Germany, again, will be team to catch in Olympic luge
(AP) — There’s some sort of mystical power when it comes to Germany and luge.
Germany has more sliding tracks than any other nation, plus always seems to be ahead of the rest of the world when it comes to technology and any other innovation that can be used to get a sled down the ice faster than anyone else.
Nowhere has that dominance been on display than the Olympics.
There have been six nations with an Olympic gold medal in luge. Germany, East Germany and West Germany have combined for 31 golds in Olympic luge events, while the rest of the world has 13. Italy has seven, Austria five and the Soviet Union won one.
“We’re always under pressure,” German doubles star Sascha Benecken said. “But the pressure we put on ourselves is much tougher.”
USA Luge has made great strides in recent years, and comes into these Olympics bolstered by Remsen native Erin Hamlin’s bronze medal at the Sochi Games four years ago. The doubles team of Matt Mortensen and Jayson Terdiman could be in the medal mix as well, and men’s sliders Tucker West and Chris Mazdzer have had plenty of finishes that show they can compete with anyone.
Hamlin closes her career on Feb. 13, when the women’s luge competition concludes. She is retiring after two decades of sliding.
Austria, Italy, Canada and Latvia should also contend for medals.
The wild card would be the lugers from Russia, some of whom have results that suggest they would be medal contenders — if permitted to compete. Russia will not have a team at these Olympics because of the doping fallout from the Sochi Games, though some athletes from that nation will be allowed to be in Pyeongchang under the Olympic flag. In men’s luge, Germany, where Felix Loch is going for a third straight win. In women’s luge, Germany, where Natalie Geisenberger will seek repeat gold. In doubles luge, Germany again. And in the team relay, let’s say Germany. Put it this way: If any other national anthem gets played to commemorate a gold medalist after a luge race in Pyeongchang, it’s going to be called an upset.

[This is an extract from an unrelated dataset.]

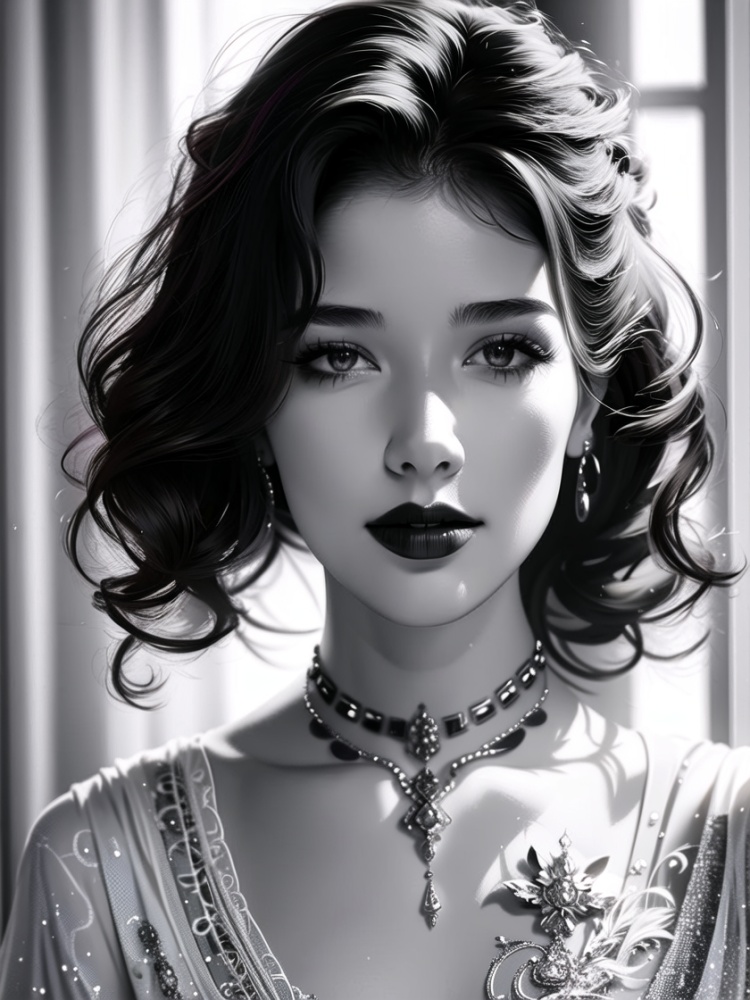 1girl,greyscale,monochrome,solo,jewelry,necklace,realistic,looking at viewer,earrings,curly hair,lips,dark-skinned female,short hair,close-up,exquisite makeup,upper body,, masterpiece,best quality,8k,insane details,intricate details,high detail,((masterpiece)), ((best quality)),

There was a time not long ago, where the best rivalry in the sport probably was the every-race-weekend battle between Geisenberger and Tatjana Huefner. From the same country, they were coached separately and had distinctly different styles. Their relationship seems to be nowhere near as frosty now, but the rivalry will be real again in South Korea.

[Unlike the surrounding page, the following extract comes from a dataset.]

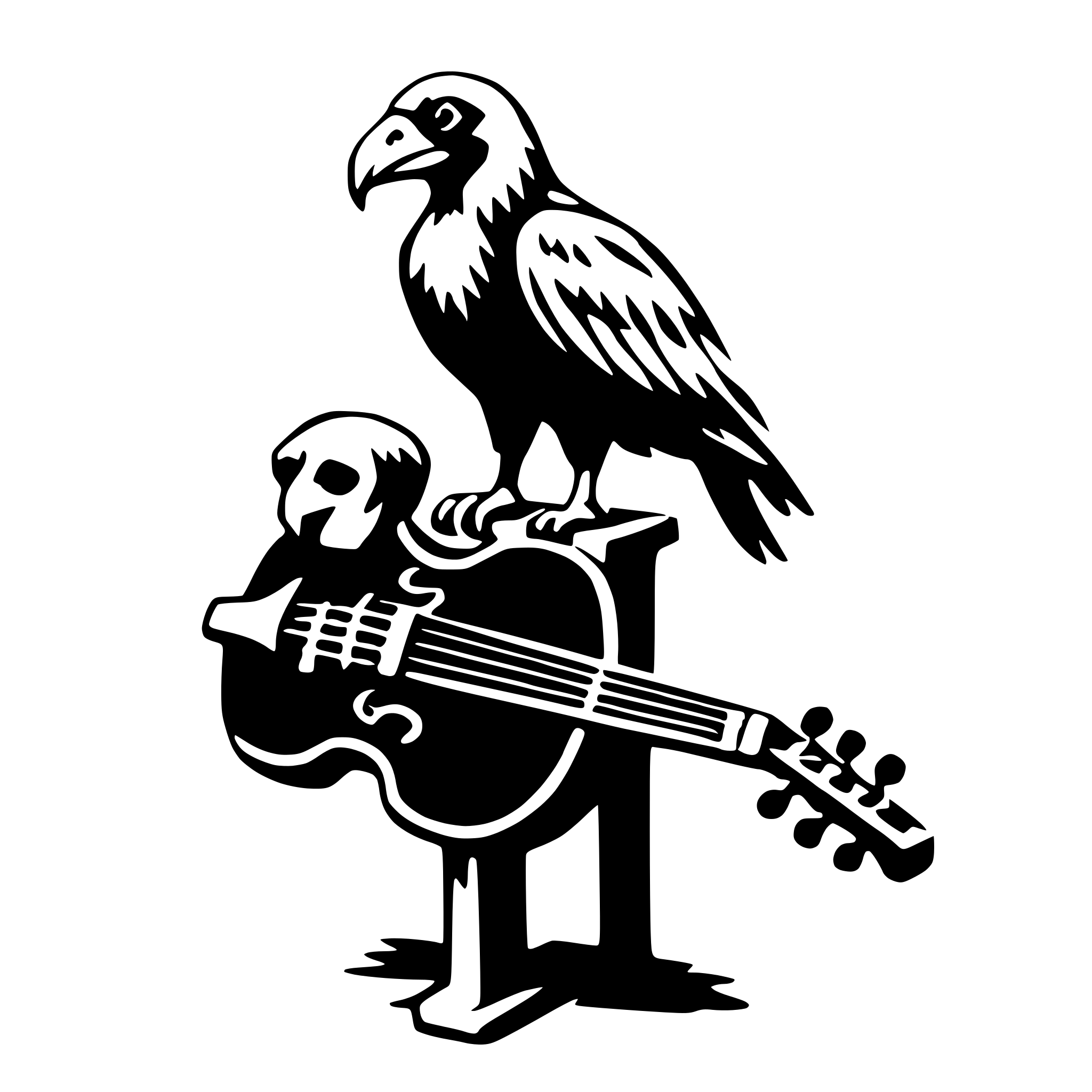 AI-generated SVG of a vulture with violin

The only difference in Olympic competition from World Cup racing is in men’s and women’s singles, where the event is four runs over two days instead of the customary two-heat, one-day format. Doubles is still a two-run, one-day race, and the team relay format also is unchanged from the World Cup norm.
Aileen Frisch used to compete for Germany, and retired a couple years ago but is now back with an unusual story. She’s likely to compete in these Olympics for South Korea. The host nation, which doesn’t have a storied luge history, offered her a passport with hopes of bolstering its sliding profile. Frisch trained for several weeks after sustaining a foot and leg injury earlier this season.